### [EXERCISE BRIEF]
Starting from the line containing "As this image", write out the rest of the entries exactly, through the final line, including nothing else.

Stored entries:
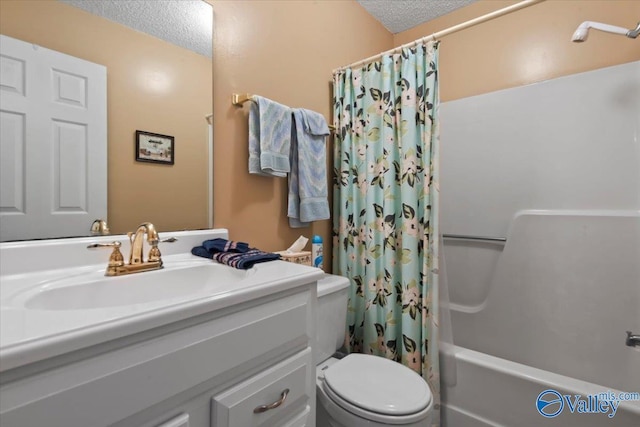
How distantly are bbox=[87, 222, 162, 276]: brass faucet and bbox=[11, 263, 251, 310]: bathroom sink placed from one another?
29mm

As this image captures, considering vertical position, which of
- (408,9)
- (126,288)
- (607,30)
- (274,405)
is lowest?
(274,405)

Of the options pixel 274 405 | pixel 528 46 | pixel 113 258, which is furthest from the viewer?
pixel 528 46

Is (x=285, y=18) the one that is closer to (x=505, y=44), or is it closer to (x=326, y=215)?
(x=326, y=215)

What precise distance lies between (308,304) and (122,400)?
459 mm

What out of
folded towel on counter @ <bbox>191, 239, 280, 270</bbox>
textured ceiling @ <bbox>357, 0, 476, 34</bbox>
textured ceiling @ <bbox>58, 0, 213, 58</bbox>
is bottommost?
folded towel on counter @ <bbox>191, 239, 280, 270</bbox>

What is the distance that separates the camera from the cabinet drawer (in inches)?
25.5

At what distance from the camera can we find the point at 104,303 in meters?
0.78

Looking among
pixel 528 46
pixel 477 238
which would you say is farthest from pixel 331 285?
pixel 528 46

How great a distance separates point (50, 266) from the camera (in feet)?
2.81

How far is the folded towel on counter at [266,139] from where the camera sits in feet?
4.29

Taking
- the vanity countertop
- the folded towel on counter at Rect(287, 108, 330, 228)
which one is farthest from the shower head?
the vanity countertop

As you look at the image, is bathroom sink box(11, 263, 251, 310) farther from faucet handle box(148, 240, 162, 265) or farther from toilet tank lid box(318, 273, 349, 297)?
toilet tank lid box(318, 273, 349, 297)

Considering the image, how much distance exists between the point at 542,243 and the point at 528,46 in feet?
3.77

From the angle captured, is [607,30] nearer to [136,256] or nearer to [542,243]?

### [CORRECT RESULT]
As this image captures, considering vertical position, which of
- (408,9)
- (126,288)
- (607,30)
- (274,405)
is lowest?
(274,405)

Of the options pixel 274 405 | pixel 528 46 | pixel 113 258, which is furthest from the viewer?
pixel 528 46

Is (x=285, y=18) the one that is closer to (x=505, y=44), or is it closer to (x=326, y=215)?
(x=326, y=215)

What precise distance lies between (308,304) and (122,400)?
459 mm

What out of
folded towel on counter @ <bbox>191, 239, 280, 270</bbox>
textured ceiling @ <bbox>357, 0, 476, 34</bbox>
textured ceiling @ <bbox>58, 0, 213, 58</bbox>
is bottommost?
folded towel on counter @ <bbox>191, 239, 280, 270</bbox>

What is the distance that separates the camera from the cabinet drawer (in inches)?
25.5

At what distance from the camera can we find the point at 104,303 in meters?
0.78

Looking among
pixel 528 46
pixel 477 238
which would you say is farthest from pixel 331 285?
pixel 528 46

How great a distance separates point (50, 266) from the camera (in feet)?
2.81

How far is the folded towel on counter at [266,139] from where the camera sits in feet?
4.29

Taking
- the vanity countertop
- the folded towel on counter at Rect(287, 108, 330, 228)
which one is farthest from the shower head?
the vanity countertop

As you look at the image, is bathroom sink box(11, 263, 251, 310) farther from faucet handle box(148, 240, 162, 265) or farther from toilet tank lid box(318, 273, 349, 297)?
toilet tank lid box(318, 273, 349, 297)

Considering the image, how much distance exists between the point at 542,243 and the point at 528,46 in feet?
3.77

From the angle captured, is [607,30] nearer to [136,256] or nearer to [542,243]?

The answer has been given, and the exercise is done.